India and China have underlined the importance of climate change to their nations by coming up with a separate joint statement during Indian Prime Minister Narendra Modi’s visit to Beijing last week. For China’s President Xi Jinping, this is the second major announcement on climate change, following the joint statement during US President Barack Obama’s visit to Beijing last November.
The joint statement by China and India – currently the world’s largest and third largest greenhouse gas (GHG) polluters respectively – assumes significance because it indicates what will persuade these emerging economies to take on significant GHG emission control measures after 2020.
At the end of Modi’s trip to China, Mongolia and South Korea, a senior official who had helped draft the joint statement told thethirdpole.net, “We have made it as clear as we can in diplomatic language – if developed countries want us to take strong measures after 2020 under the Paris treaty, they will have to start putting their money where their mouths are.”
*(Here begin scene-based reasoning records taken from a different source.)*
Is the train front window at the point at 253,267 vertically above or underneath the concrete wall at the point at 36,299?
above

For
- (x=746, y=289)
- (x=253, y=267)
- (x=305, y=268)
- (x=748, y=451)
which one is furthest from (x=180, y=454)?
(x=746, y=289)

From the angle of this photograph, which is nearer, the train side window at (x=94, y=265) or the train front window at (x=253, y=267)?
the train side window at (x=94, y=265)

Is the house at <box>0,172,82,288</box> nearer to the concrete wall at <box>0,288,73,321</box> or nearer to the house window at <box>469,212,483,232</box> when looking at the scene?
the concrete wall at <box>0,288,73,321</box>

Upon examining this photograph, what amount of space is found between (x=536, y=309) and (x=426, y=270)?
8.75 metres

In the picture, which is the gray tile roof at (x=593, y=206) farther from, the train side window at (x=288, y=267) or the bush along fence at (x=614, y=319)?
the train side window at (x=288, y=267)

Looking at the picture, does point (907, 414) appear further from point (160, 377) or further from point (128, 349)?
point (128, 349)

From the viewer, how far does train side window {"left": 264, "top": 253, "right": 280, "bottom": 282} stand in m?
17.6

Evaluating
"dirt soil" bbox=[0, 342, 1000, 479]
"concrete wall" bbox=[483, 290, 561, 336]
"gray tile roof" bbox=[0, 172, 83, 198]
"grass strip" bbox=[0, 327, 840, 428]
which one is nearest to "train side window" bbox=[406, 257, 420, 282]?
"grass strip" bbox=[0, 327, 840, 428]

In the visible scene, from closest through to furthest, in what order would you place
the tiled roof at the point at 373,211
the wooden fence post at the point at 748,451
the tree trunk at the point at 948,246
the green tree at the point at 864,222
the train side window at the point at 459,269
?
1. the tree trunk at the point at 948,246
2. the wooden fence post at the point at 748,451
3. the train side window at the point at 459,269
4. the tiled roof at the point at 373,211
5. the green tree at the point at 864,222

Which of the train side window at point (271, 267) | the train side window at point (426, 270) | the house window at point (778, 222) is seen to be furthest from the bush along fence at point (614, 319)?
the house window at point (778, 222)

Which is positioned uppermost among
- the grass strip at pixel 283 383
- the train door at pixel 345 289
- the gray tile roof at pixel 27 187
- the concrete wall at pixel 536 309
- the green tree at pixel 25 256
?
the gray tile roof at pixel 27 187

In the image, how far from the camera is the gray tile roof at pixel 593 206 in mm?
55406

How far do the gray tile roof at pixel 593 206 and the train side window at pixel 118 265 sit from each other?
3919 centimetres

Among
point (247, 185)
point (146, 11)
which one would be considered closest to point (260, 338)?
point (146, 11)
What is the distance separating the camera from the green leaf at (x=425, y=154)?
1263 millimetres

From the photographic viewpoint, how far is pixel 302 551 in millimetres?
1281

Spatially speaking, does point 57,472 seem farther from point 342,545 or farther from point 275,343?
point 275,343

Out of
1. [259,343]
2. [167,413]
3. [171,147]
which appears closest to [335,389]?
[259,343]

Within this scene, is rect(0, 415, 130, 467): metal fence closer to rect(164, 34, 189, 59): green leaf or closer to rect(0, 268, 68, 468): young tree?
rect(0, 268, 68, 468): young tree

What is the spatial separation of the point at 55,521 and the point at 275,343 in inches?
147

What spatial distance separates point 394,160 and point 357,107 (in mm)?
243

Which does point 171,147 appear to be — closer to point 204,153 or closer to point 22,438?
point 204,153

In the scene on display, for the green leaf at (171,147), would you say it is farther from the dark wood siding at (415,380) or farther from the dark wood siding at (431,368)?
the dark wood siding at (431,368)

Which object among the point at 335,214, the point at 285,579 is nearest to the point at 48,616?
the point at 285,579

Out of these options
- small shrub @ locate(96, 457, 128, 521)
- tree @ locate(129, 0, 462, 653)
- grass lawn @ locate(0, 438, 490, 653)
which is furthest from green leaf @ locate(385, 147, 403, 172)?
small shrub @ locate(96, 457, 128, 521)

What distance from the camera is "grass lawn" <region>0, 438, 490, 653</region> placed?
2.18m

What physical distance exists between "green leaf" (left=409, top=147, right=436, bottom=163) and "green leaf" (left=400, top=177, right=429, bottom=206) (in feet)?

“Developed country governments will have to significantly raise their contributions to the Green Climate Fund right now and all the way to 2020, by which time they should be paying US$100 billion a year, as they had promised way back in 2009.” The official was speaking on the condition of anonymity.
While this message is clear, the language of the May 15 joint statement is more conciliatory than used by Indian and Chinese delegates during past sessions of the United Nations Framework Convention on Climate Change (UNFCCC), when they have repeatedly pointed out that most of the extra GHG in the atmosphere – which is causing climate change – has been put there by developed nations since the start of the Industrial Age.
Instead of referring to that once more, the joint statement says climate change “needs to be addressed through international cooperation in the context of sustainable development.” It also refers to the 2010 memorandum of understanding between the two governments on cooperation on green technologies and promises to further cooperation in this area.
This is followed by the more traditional hard-line approach. While expressing full support to the success of the Paris conference scheduled later this year, the two governments have reaffirmed “that the 2015 agreement shall be in full accordance with the principles, provisions and structure of the UNFCCC, in particular the principles of equity and common but differentiated responsibilities and respective capabilities, reflecting different historical responsibilities, development stages and national circumstances between developed and developing countries.”
As the official pointed out, the meat of the joint statement comes after this, where it says that India and China “urged the developed countries to raise their pre-2020 emission reduction targets and honour their commitment to provide US$100 billion per year by 2020 to developing countries.”
Domestic action
The joint statement adds, “As the two biggest developing countries, China and India are undertaking ambitious actions domestically on combating climate change through plans, policies and measures on mitigation and adaptation despite the enormous scale of their challenges in terms of social and economic development and poverty eradication.”
During Obama’s visit last November, in a joint statement China said it intended to peak its GHG emissions by 2030.
The current roadmap towards the Paris climate treaty is dependent on what individual countries will do on their own to combat climate change.
With reference to that, the May 15 joint statement said, “China and India are fully engaged in their domestic preparations for their respective intended nationally determined contributions (INDCs) in the context of the 2015 agreement and will communicate their INDCs as early as possible and well before the Paris Conference.”
Observers happy
Environmentalists who have been tracking climate negotiations were reasonably happy with the India-China joint statement, since they read in it a willingness by both countries to be flexible in their differentiation between the commitments of developed and developing countries. This has been one of the major sticking points in the negotiations, but observers who are used to reading between the lines said China and India may now be more willing than before to consider taking on progressively higher emission control commitments as their economies improved.
However, the Indian government is unlikely to make any explicit move in this regard before the Paris summit. In a preparatory meeting held in St Petersburg last week, Prakash Javadekar, India’s Minister for Environment, Forests and Climate Change, stuck to the country’s negotiating position of common but differentiated responsibilities. Observers are now watching the next preparatory meeting – scheduled in Bonn in June – in case there are more straws in the wind.